> _OBJECTIVE_:
Will you quote all of the entries, word for word?

______

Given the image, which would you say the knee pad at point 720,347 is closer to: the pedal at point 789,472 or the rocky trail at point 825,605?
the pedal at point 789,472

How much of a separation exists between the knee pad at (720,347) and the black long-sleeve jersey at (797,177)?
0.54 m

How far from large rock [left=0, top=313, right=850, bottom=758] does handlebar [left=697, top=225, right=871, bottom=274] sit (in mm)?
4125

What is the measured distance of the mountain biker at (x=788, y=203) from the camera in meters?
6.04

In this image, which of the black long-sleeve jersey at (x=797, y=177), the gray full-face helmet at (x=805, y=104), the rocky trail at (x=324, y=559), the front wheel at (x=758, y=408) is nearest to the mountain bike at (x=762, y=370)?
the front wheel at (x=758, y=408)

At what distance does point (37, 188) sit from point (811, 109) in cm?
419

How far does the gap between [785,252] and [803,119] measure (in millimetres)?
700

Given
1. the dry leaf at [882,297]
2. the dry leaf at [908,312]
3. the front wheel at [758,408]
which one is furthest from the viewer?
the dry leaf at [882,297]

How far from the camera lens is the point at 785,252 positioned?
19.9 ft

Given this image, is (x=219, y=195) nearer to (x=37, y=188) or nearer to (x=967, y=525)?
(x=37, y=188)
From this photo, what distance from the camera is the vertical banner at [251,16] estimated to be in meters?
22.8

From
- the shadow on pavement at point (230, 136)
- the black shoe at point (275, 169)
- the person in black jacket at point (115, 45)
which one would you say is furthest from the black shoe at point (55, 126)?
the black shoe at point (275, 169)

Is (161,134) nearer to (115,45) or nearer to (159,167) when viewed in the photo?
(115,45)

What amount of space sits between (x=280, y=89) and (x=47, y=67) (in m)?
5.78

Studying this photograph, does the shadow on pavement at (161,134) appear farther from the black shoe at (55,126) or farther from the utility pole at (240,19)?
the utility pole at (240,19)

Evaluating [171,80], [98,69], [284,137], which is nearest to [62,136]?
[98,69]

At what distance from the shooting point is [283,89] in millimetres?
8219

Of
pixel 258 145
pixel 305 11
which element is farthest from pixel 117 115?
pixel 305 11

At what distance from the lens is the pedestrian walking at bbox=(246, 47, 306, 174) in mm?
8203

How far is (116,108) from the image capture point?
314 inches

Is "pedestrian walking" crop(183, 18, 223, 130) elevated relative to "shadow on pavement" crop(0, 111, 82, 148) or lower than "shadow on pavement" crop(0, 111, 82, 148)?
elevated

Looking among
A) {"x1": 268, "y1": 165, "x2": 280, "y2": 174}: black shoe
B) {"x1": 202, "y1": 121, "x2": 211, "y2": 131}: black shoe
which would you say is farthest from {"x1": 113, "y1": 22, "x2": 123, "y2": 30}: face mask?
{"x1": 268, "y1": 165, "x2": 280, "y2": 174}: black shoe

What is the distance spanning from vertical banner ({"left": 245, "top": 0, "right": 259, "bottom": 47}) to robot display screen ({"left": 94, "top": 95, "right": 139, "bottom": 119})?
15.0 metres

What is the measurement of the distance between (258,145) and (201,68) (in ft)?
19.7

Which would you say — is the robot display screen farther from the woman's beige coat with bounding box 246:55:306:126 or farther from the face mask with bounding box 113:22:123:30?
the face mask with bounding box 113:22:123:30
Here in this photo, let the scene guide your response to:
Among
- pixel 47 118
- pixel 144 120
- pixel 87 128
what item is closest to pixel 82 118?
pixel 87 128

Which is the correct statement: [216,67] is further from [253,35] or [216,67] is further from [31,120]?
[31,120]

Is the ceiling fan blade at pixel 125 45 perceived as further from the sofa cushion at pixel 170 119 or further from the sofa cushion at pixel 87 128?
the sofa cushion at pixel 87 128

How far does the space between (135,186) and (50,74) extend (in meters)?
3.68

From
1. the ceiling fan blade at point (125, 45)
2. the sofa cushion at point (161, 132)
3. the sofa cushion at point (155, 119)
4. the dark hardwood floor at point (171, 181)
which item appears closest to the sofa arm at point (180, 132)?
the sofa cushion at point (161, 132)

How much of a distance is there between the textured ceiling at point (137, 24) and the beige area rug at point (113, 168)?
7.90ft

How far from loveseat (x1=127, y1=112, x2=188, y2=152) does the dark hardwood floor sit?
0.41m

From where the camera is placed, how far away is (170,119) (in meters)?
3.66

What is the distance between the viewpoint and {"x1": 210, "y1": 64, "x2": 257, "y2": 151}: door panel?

______

> _EXERCISE ANSWER_:
Given the image, which would you say the knee pad at point 720,347 is closer to: the pedal at point 789,472 or the rocky trail at point 825,605?
the pedal at point 789,472

How much of a separation exists between the knee pad at (720,347) and the black long-sleeve jersey at (797,177)?
0.54 m

How far from large rock [left=0, top=313, right=850, bottom=758] does handlebar [left=697, top=225, right=871, bottom=274] sit (in mm)?
4125

What is the measured distance of the mountain biker at (x=788, y=203) from the camera in meters?
6.04

In this image, which of the black long-sleeve jersey at (x=797, y=177), the gray full-face helmet at (x=805, y=104), the rocky trail at (x=324, y=559), the front wheel at (x=758, y=408) is nearest to the mountain bike at (x=762, y=370)?
the front wheel at (x=758, y=408)

At what distance does point (37, 188) sit from point (811, 109) in cm?
419

How far does the gap between [785,252] and [803,119] measure (in millimetres)?
700

Given
1. the dry leaf at [882,297]
2. the dry leaf at [908,312]
3. the front wheel at [758,408]
which one is furthest from the viewer?
the dry leaf at [882,297]

How far from the camera lens is the point at 785,252 positioned?
19.9 ft

Given this image, is (x=219, y=195) nearer to (x=37, y=188) or nearer to (x=967, y=525)?
(x=37, y=188)
From this photo, what distance from the camera is the vertical banner at [251,16] estimated to be in meters?
22.8

From
- the shadow on pavement at point (230, 136)
- the black shoe at point (275, 169)
- the person in black jacket at point (115, 45)
which one would you say is furthest from the black shoe at point (55, 126)?
the black shoe at point (275, 169)

Is (161,134) nearer to (115,45) or nearer to (159,167) when viewed in the photo?
(115,45)

What amount of space sits between (x=280, y=89) and (x=47, y=67) (in m)?
5.78

Studying this photograph, does the shadow on pavement at (161,134) appear farther from the black shoe at (55,126) or farther from the utility pole at (240,19)?
the utility pole at (240,19)

Evaluating [171,80], [98,69], [284,137], which is nearest to [62,136]?
[98,69]

At what distance from the shooting point is [283,89] in millimetres?
8219

Of
pixel 258 145
pixel 305 11
which element is farthest from pixel 117 115?
pixel 305 11

At what distance from the lens is the pedestrian walking at bbox=(246, 47, 306, 174) in mm?
8203

How far is (116,108) from the image capture point?
314 inches

Is "pedestrian walking" crop(183, 18, 223, 130) elevated relative to "shadow on pavement" crop(0, 111, 82, 148) or lower than "shadow on pavement" crop(0, 111, 82, 148)?
elevated

Looking among
A) {"x1": 268, "y1": 165, "x2": 280, "y2": 174}: black shoe
B) {"x1": 202, "y1": 121, "x2": 211, "y2": 131}: black shoe
which would you say is farthest from {"x1": 113, "y1": 22, "x2": 123, "y2": 30}: face mask?
{"x1": 268, "y1": 165, "x2": 280, "y2": 174}: black shoe

What is the distance spanning from vertical banner ({"left": 245, "top": 0, "right": 259, "bottom": 47}) to robot display screen ({"left": 94, "top": 95, "right": 139, "bottom": 119})?
15.0 metres

What is the measurement of the distance between (258,145) and (201,68) (in ft)?
19.7

Which would you say — is the robot display screen farther from the woman's beige coat with bounding box 246:55:306:126 or farther from the face mask with bounding box 113:22:123:30?
the face mask with bounding box 113:22:123:30
Here in this photo, let the scene guide your response to:
Among
- pixel 47 118
- pixel 144 120
- pixel 87 128
what item is closest to pixel 82 118?
pixel 87 128

Which is the correct statement: [216,67] is further from [253,35] or [216,67] is further from [31,120]?
[31,120]

Is the ceiling fan blade at pixel 125 45 perceived as further from the sofa cushion at pixel 170 119 or further from the sofa cushion at pixel 87 128?
the sofa cushion at pixel 87 128

How far does the space between (135,186) and (50,74) extend (in meters)?
3.68

From
1. the ceiling fan blade at point (125, 45)
2. the sofa cushion at point (161, 132)
3. the sofa cushion at point (155, 119)
4. the dark hardwood floor at point (171, 181)
which item appears closest to the sofa arm at point (180, 132)?
the sofa cushion at point (161, 132)

How much of a distance is there between the textured ceiling at point (137, 24) and the beige area rug at point (113, 168)?
7.90ft

How far from loveseat (x1=127, y1=112, x2=188, y2=152) does the dark hardwood floor sit?
0.41m

From where the camera is placed, how far away is (170,119) (in meters)?
3.66

What is the distance between the viewpoint and {"x1": 210, "y1": 64, "x2": 257, "y2": 151}: door panel?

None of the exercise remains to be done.